One quarter of all South Africans believe the biggest divisions in society stem from income inequality, according to the study. Only 13 percent thought race was the most important division.
The country’s 50 percent poverty rate and many communities’ ongoing isolation lie at the heart of the divisions between races, says Spector.
“If these kids never break out their neighborhoods they will never be in a situation where they meet any others,” he said.
Marc Shoul / Panos for NBC News
Vlad Nedelcu and Ramiza Abdool at their home in Johannesburg, South Africa, on Wednesday.
Indeed, if Ramiza Abdool and her family had not “broken out” of Lenasia, the formerly exclusively Indian township in Johannesbug, it is hard to imagine how she would have met her fiancé Vlad Nedelcu, 36.

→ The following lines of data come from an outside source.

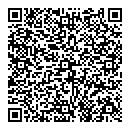 QR код "Академия"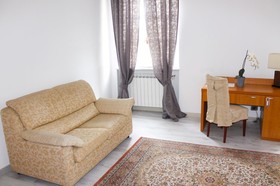 Acque & Terme Hotel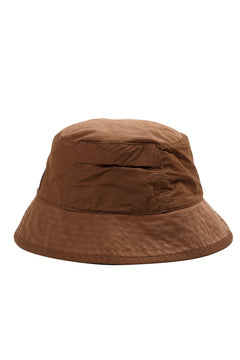 画像をギャラリービューアに読み込む, Ten c HAT / CAPPELLO A SECCHIO (SIGARO)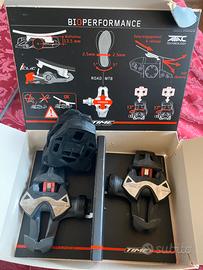 Pedali time x presao 4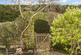 Additional image 18 of Haresfield, Stonehouse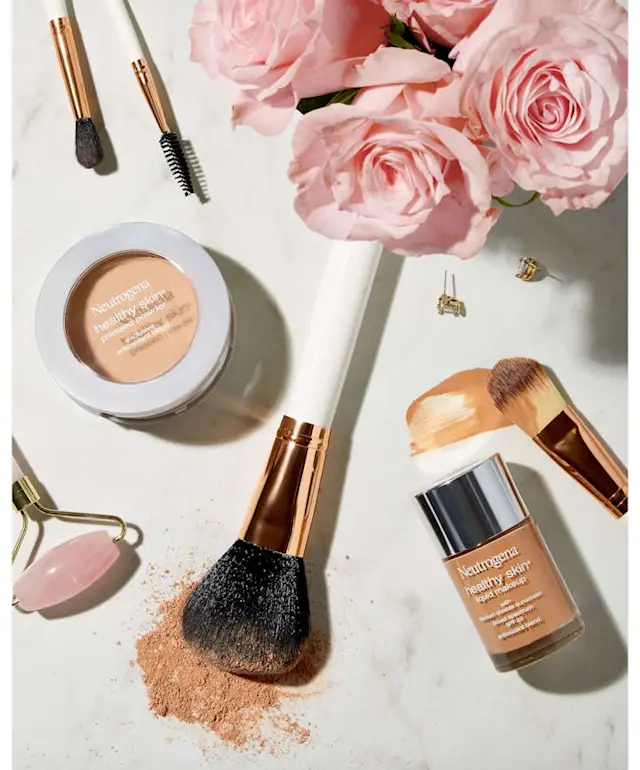 Neuma NEU STYLING CLAY – Neuma Research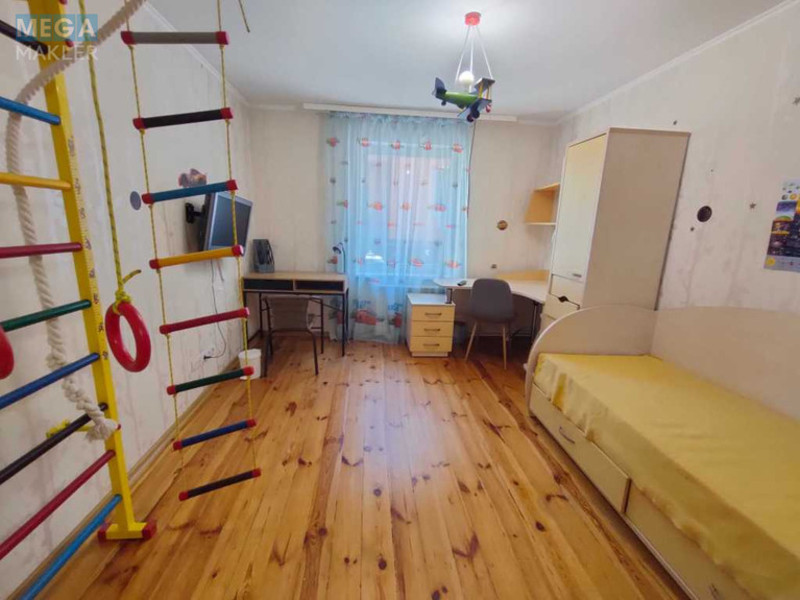 Оренда дома, <a class="location-link" href="/kiev/" title="Недвижимость Київ">Київ</a>, <a class="location-link" href="/kiev/goloseevskij/" title="Недвижимость Голосіївський район">Голосіївський р-н</a>, Майкопський пров. (изображение 20)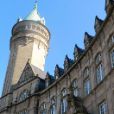 LPG luxembourg : the luxembourg SA( PLC)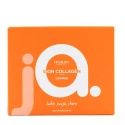 Levann "jA" Skin Collagen Orange, 30 sachets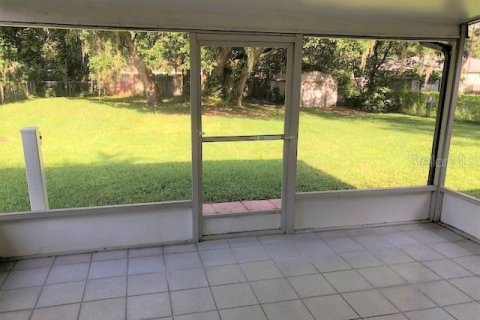 House in Lakeland, Florida 3 bedrooms, 105.54 sq.m. № 1837147 - photo 23
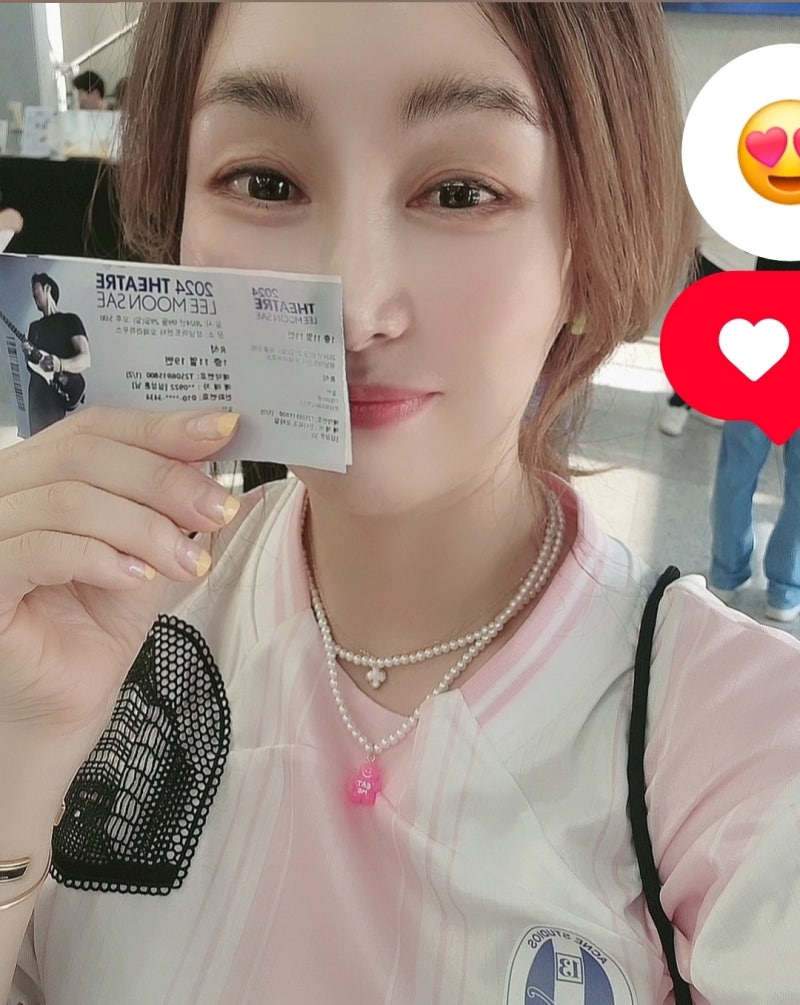 이문세콘서트 ㅣ 2024 콘서트 후기
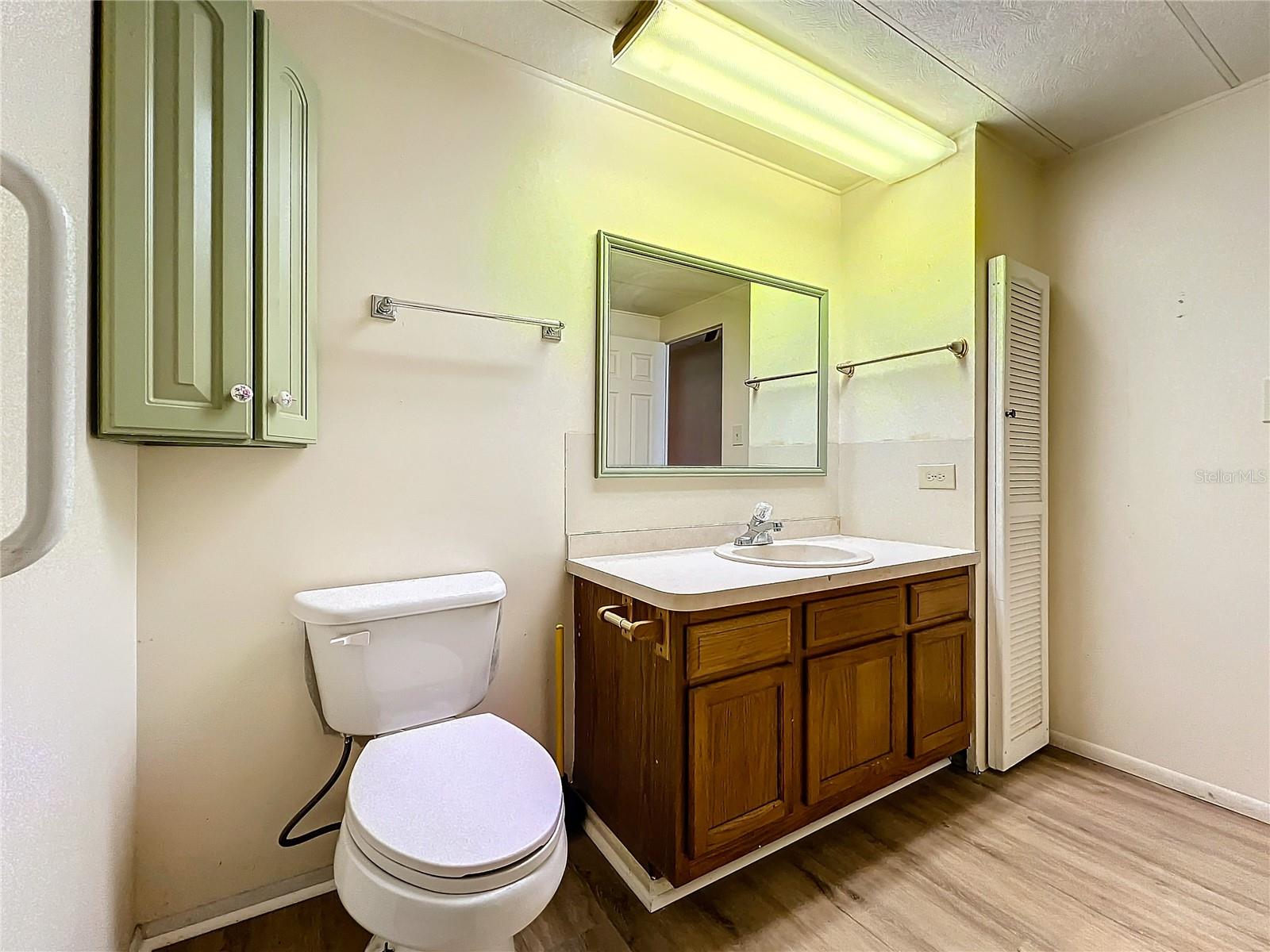 34035 LINDA LN, LEESBURG, FL, 34788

“If my parents had stayed in that community, none of this would have happened,” she said, referring to her career in online marketing and advertising, as well as her relationship with Nedelcu.
So it isn’t enough for laws to change, people must be given the opportunities to meet those outside their communities, Nedelcu said.
Under apartheid, Nedelcu, a Jew, would have been classified as white and thus unable to marry Abdool, who is Muslim-Indian.
Couples like Nedelcu and Abdool still face pure old-fashioned racism. “Some people you assume aren’t thinking nice things about us,” said Nedelcu, a systems analyst.
Abdool says she brushes off any attitude she might get from people who disapprove of their relationship. “Even if it’s there, it’s old school,” she shrugged.
Nteta, the stylist, points to her early school days as pivotal in making her open to getting to know and thus fall in love with someone like Lloyd.
“I went to a very good public school. And from grade zero I was engaging with people of other races,” she said. “It is a privilege to be able to experience getting to know other people.”
For lawyer Kgoroeadira the answer is time.
“The only thing that’s keeping us back is the older generation,” she said. “I suppose in a few generations, it’ll all be mixed.”